─── TEXT

1.In determining that the plan was discoverable, the Tribunal erred in treating as evidence the finding by Ashley, J. in the Supreme Court proceeding that the plan was discoverable.

2.Even if the plan was discoverable, it was privileged from production.

3.The finding that Guss had not informed the plaintiff’s counsel of the existence of the plan –

“was against the evidence and the weight of the evidence, and unsupported thereby, particularly the evidence of Muir, and should be regarded as unsafe”.

4.        The penalty imposed was excessive.

  1. I deal with these grounds in turn.

The plans were discoverable

  1. The first ground of attack is misconceived.  In deciding the question of discoverability, the Tribunal did not rely on the finding to that effect made by Ashley, J.  On the contrary, the Tribunal arrived at its own decision. 

  1. The reasons of the Tribunal contain a full and careful consideration of the applicable principles, and of the relevant facts, leading to the Tribunal’s conclusion which was expressed as follows:

“We have had the advantage of sighting in its entirety the facsimile received by Guss from Muir … and in particular the detail on the facsimile plans.  We have no hesitation whatsoever in finding that detail, if disclosed, must inevitably have led both parties to the litigation to ‘a train of inquiry’.

... We have no hesitation whatsoever in finding, with the greatest respect, that the finding by his Honour [that the plans were discoverable] was so obviously correct, indeed in our view the only conclusion open, that any attempt to challenge that finding must fail.”

  1. The reference to “a train of inquiry” was a reference to the well-known statement by Brett, L.J. in Compagnie Financiere et Commerciale du Pacifique v Peruvian Guano Co,[2] set out in the Tribunal’s reasons.  The reference to a challenge to his Honour’s finding was a reference to the complaint by LIV that, in defending himself against the charge, Guss was mounting a collateral attack on the finding by Ashley, J.  It is clear beyond doubt, in my view, that in expressing its concurrence with his Honour’s finding the Tribunal was doing so having decided the matter for itself.  Moreover, the Tribunal’s conclusion was clearly right, for the reasons which the Tribunal gave.

    [2][1882] 11 QBD 55 at 63; see also Mulley v Manifold (1959) 103 CLR 341 at 345.

Legal professional privilege

  1. Guss submits that both the cover sheet from Muir and the copy of the plan forwarded by facsimile were the subject of legal professional privilege.  He relies on the following statement from Brennan, C.J. in Commissioner, Australian Federal Police v Propend Finance Pty Ltd,[3] that –

“Authority and principle thus combine to establish that prima facie copies of non-privileged documents are privileged if the copies are brought into existence solely for the purpose of obtaining or giving legal advice or solely for use in litigation that is pending, intended or reasonably apprehended.”[4]

Guss contends that Muir brought the copy plans into existence for the purpose of “obtaining or giving legal advice or solely for use in litigation”.

──────

→ TASK LIST
1. In the judgment excerpt, which case does Guss rely on for his claim of legal professional privilege?
2. Transcribe part of the judgment excerpt word for word. Begin at the words "1. The reasons" and stop after "train of inquiry’.".
3. Carry the judgment excerpt forward from its last sentence with a few more paragraphs.

─── LISTED RECORDS

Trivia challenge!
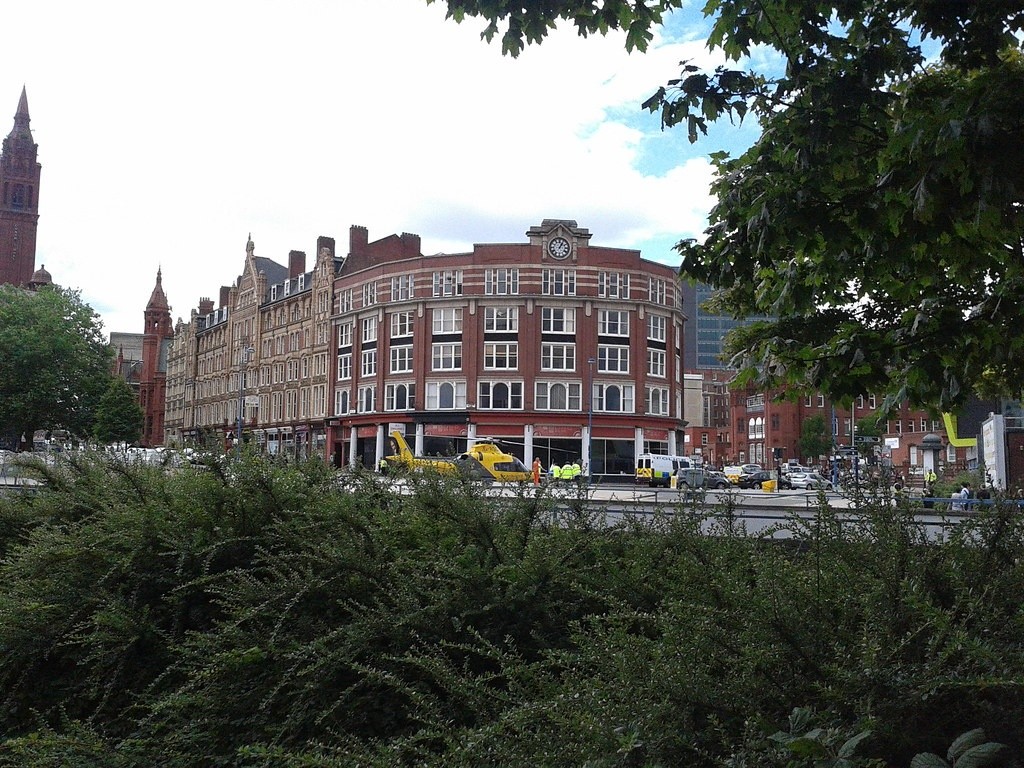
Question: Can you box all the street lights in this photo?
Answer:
[129,360,145,382]
[237,347,255,452]
[587,358,597,485]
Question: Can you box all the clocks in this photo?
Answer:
[547,235,572,260]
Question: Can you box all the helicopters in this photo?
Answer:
[385,427,580,490]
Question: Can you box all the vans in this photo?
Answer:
[790,466,812,472]
[635,452,693,487]
[743,464,763,475]
[723,467,744,484]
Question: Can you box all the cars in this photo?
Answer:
[738,471,791,491]
[792,473,834,490]
[66,443,221,464]
[671,467,730,490]
[709,471,728,484]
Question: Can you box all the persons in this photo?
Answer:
[534,457,547,488]
[976,483,991,511]
[553,461,583,488]
[924,468,937,487]
[946,481,974,511]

──────

→ ANSWERS
1. Commissioner, Australian Federal Police v Propend Finance Pty Ltd, relying on a statement by Brennan, C.J.

2.
1. The reasons of the Tribunal contain a full and careful consideration of the applicable principles, and of the relevant facts, leading to the Tribunal’s conclusion which was expressed as follows:

“We have had the advantage of sighting in its entirety the facsimile received by Guss from Muir … and in particular the detail on the facsimile plans.  We have no hesitation whatsoever in finding that detail, if disclosed, must inevitably have led both parties to the litigation to ‘a train of inquiry’.

3.
[3](1997) 188 CLR 501.

[4]At 509.

  1. The misconduct with which Guss was charged, and which was found proved, was constituted by his failure to make discovery of the documents.  Discovery and production are, of course, separate steps.  Privilege, if it exists, is relevant only to production.  It does not affect the obligation to make discovery.  The obligation which Guss breached was the obligation to make discovery of relevant documents, that is, to disclose that they were in the plaintiff’s possession or control.  This he failed to do.  Whether a claim for privilege against production of the documents might have been sustained is a quite separate question.

  1. Guss  gave evidence before the Tribunal at some length.  At no stage did he suggest that his failure to disclose the existence of the documents was to be explained by his having made (on his client’s behalf) a claim for privilege against production.  On the contrary, he told the Tribunal on several occasions in the course of his evidence that he had formed the view that the documents were not discoverable.  

  1. Thus, he was asked early in his evidence-in-chief why he had not prepared a supplementary affidavit of documents in which he specified that he had the plan.  He answered as follows:

“Following my discussion with [counsel for the plaintiff] I didn’t believe it was a discoverable document. …  [Counsel] advised me that it had no probative value and I can’t remember the specific words that were used but the essence of the discussion or the advice, if you can call it that, was that it didn’t advance anything, it didn’t have any probative value and it  needn’t be discovered.”[5]

[5]T254.

  1. Under cross-examination, he was asked what his own view was – independent of the advice he claimed to have had from counsel – about whether the plan was discoverable.  His answer was as follows:

“I didn’t believe that it was discoverable. ... [T]he fax had been provided by our own witness and it was part of the machinations of our preparation of the case, also that when I considered it and had spoken to Mr. Muir and what [counsel] had said to me, that we didn’t know who the author was, we didn’t know its date, we didn’t know what it was and I just formed the view that it was not discoverable on – for all of those reasons.”[6]

Towards the end of the cross-examination, Guss reaffirmed his earlier answer about his own view:

“... [W]hatever view [counsel] may have formed, I certainly formed the view that it wasn’t a discoverable document for the reasons I have already given in evidence.”[7]

[6]T390-1.

[7]T399.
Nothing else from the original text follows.